We heard a very interesting presentation today on autoimmune pancreatitis and concurrent systemic disease. The pathogenesis is felt to be related to IgG-4 producing plasma cells, and has now been linked to numerous systemic disease manifestations. The case in question had possible associated autoimmune hypophysitis, leading to presentation with a central diabetes insipidus picture.
These conditions first came to light following the description of autoimmune pancreatitis and recognition of the association of this disease with various other organ system involvement. The lesions in the affected areas had in common a dense infiltration of IgG-4 plasma cells and T lymphocytes. Involvement has been described in the liver, pancreas, gallbladder, kidneys, retroperitoneum and salivary glands as well as many other tissues.
In terms of renal involvement, the most commonly reported lesion is that of tubulointerstitial nephritis, again with a characteristic infiltration of IgG-4 positive plasma cells. Nodular lesions have also been described, which in many cases can be confusing for primary or secondary malignancies.
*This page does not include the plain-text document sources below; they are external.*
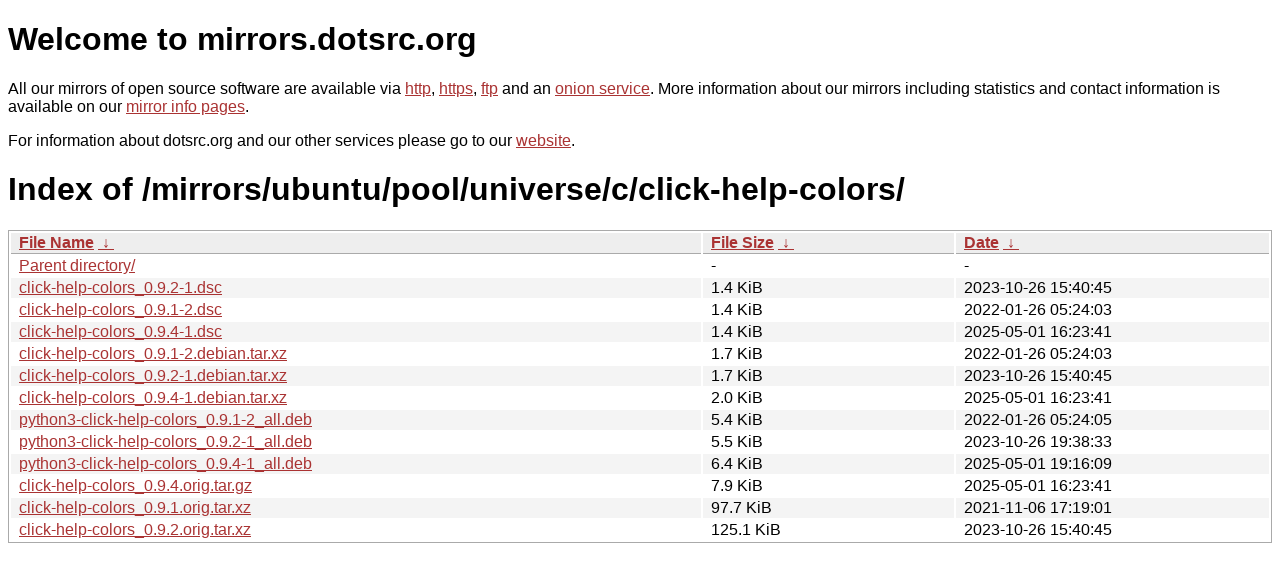

--- FILE ---
content_type: text/html
request_url: http://dk-01.installer.hardenedbsd.org/mirrors/ubuntu/pool/universe/c/click-help-colors/?C=S&O=A
body_size: 4800
content:
<!DOCTYPE html PUBLIC "-//W3C//DTD XHTML 1.0 Strict//EN" "http://www.w3.org/TR/xhtml1/DTD/xhtml1-strict.dtd">
<html xmlns="http://www.w3.org/1999/xhtml">
<head><meta name="viewport" content="width=device-width"/><meta http-equiv="content-type" content="text/html; charset=utf-8"/><style type="text/css">body,html {background:#fff;font-family:"Bitstream Vera Sans","Lucida Grande","Lucida Sans Unicode",Lucidux,Verdana,Lucida,sans-serif;}tr:nth-child(even) {background:#f4f4f4;}th,td {padding:0.1em 0.5em;}th {text-align:left;font-weight:bold;background:#eee;border-bottom:1px solid #aaa;}#list {border:1px solid #aaa;width:100%;}a {color:#a33;}a:hover {color:#e33;}</style>

<title>mirrors.dotsrc.org</title>
</head><body>
<h1>Welcome to mirrors.dotsrc.org</h1>
<p>
All our mirrors of open source software are available via <a href="http://mirrors.dotsrc.org">http</a>, <a href="https://mirrors.dotsrc.org">https</a>, <a href="ftp://mirrors.dotsrc.org">ftp</a> and an <a href="http://dotsrccccbidkzg7oc7oj4ugxrlfbt64qebyunxbrgqhxiwj3nl6vcad.onion/">onion service</a>.
More information about our mirrors including statistics and contact
information is available on our <a
href="//dotsrc.org/mirrors/">mirror info pages</a>.
</p>

<p>
For information about dotsrc.org and our other services please go to our
<a href="//dotsrc.org">website</a>.
</p>
<h1>Index of
/mirrors/ubuntu/pool/universe/c/click-help-colors/</h1>
<table id="list"><thead><tr><th style="width:55%"><a href="?C=N&amp;O=A">File Name</a>&nbsp;<a href="?C=N&amp;O=D">&nbsp;&darr;&nbsp;</a></th><th style="width:20%"><a href="?C=S&amp;O=A">File Size</a>&nbsp;<a href="?C=S&amp;O=D">&nbsp;&darr;&nbsp;</a></th><th style="width:25%"><a href="?C=M&amp;O=A">Date</a>&nbsp;<a href="?C=M&amp;O=D">&nbsp;&darr;&nbsp;</a></th></tr></thead>
<tbody><tr><td class="link"><a href="../?C=S&amp;O=A">Parent directory/</a></td><td class="size">-</td><td class="date">-</td></tr>
<tr><td class="link"><a href="click-help-colors_0.9.2-1.dsc" title="click-help-colors_0.9.2-1.dsc">click-help-colors_0.9.2-1.dsc</a></td><td class="size">1.4 KiB</td><td class="date">2023-10-26 15:40:45</td></tr>
<tr><td class="link"><a href="click-help-colors_0.9.1-2.dsc" title="click-help-colors_0.9.1-2.dsc">click-help-colors_0.9.1-2.dsc</a></td><td class="size">1.4 KiB</td><td class="date">2022-01-26 05:24:03</td></tr>
<tr><td class="link"><a href="click-help-colors_0.9.4-1.dsc" title="click-help-colors_0.9.4-1.dsc">click-help-colors_0.9.4-1.dsc</a></td><td class="size">1.4 KiB</td><td class="date">2025-05-01 16:23:41</td></tr>
<tr><td class="link"><a href="click-help-colors_0.9.1-2.debian.tar.xz" title="click-help-colors_0.9.1-2.debian.tar.xz">click-help-colors_0.9.1-2.debian.tar.xz</a></td><td class="size">1.7 KiB</td><td class="date">2022-01-26 05:24:03</td></tr>
<tr><td class="link"><a href="click-help-colors_0.9.2-1.debian.tar.xz" title="click-help-colors_0.9.2-1.debian.tar.xz">click-help-colors_0.9.2-1.debian.tar.xz</a></td><td class="size">1.7 KiB</td><td class="date">2023-10-26 15:40:45</td></tr>
<tr><td class="link"><a href="click-help-colors_0.9.4-1.debian.tar.xz" title="click-help-colors_0.9.4-1.debian.tar.xz">click-help-colors_0.9.4-1.debian.tar.xz</a></td><td class="size">2.0 KiB</td><td class="date">2025-05-01 16:23:41</td></tr>
<tr><td class="link"><a href="python3-click-help-colors_0.9.1-2_all.deb" title="python3-click-help-colors_0.9.1-2_all.deb">python3-click-help-colors_0.9.1-2_all.deb</a></td><td class="size">5.4 KiB</td><td class="date">2022-01-26 05:24:05</td></tr>
<tr><td class="link"><a href="python3-click-help-colors_0.9.2-1_all.deb" title="python3-click-help-colors_0.9.2-1_all.deb">python3-click-help-colors_0.9.2-1_all.deb</a></td><td class="size">5.5 KiB</td><td class="date">2023-10-26 19:38:33</td></tr>
<tr><td class="link"><a href="python3-click-help-colors_0.9.4-1_all.deb" title="python3-click-help-colors_0.9.4-1_all.deb">python3-click-help-colors_0.9.4-1_all.deb</a></td><td class="size">6.4 KiB</td><td class="date">2025-05-01 19:16:09</td></tr>
<tr><td class="link"><a href="click-help-colors_0.9.4.orig.tar.gz" title="click-help-colors_0.9.4.orig.tar.gz">click-help-colors_0.9.4.orig.tar.gz</a></td><td class="size">7.9 KiB</td><td class="date">2025-05-01 16:23:41</td></tr>
<tr><td class="link"><a href="click-help-colors_0.9.1.orig.tar.xz" title="click-help-colors_0.9.1.orig.tar.xz">click-help-colors_0.9.1.orig.tar.xz</a></td><td class="size">97.7 KiB</td><td class="date">2021-11-06 17:19:01</td></tr>
<tr><td class="link"><a href="click-help-colors_0.9.2.orig.tar.xz" title="click-help-colors_0.9.2.orig.tar.xz">click-help-colors_0.9.2.orig.tar.xz</a></td><td class="size">125.1 KiB</td><td class="date">2023-10-26 15:40:45</td></tr>
</tbody></table></body></html>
Of note, sometimes these lesions can be FDG avid, and light up on PET scans, further confusing the picture with malignancy. Membranous nephropathy with IgG-4 positive deposits has also been described. Finally, retroperitoneal fibrosis may also predispose to obstructive nephropathy.
Diagnosis involves biopsy of the affected tissue with demonstration of IgG-4 positive plasma cells. Serum IgG-4 levels should also be requested and, if elevated, have a sensitivity for disease presence of ~70-95%.
Most successful reported treatments have been with corticosteroids, usually starting high and tapering to a lower maintenance dose. There is limited experience in relation to the duration of treatment with steroids or use of steroid-sparing agents in this condition.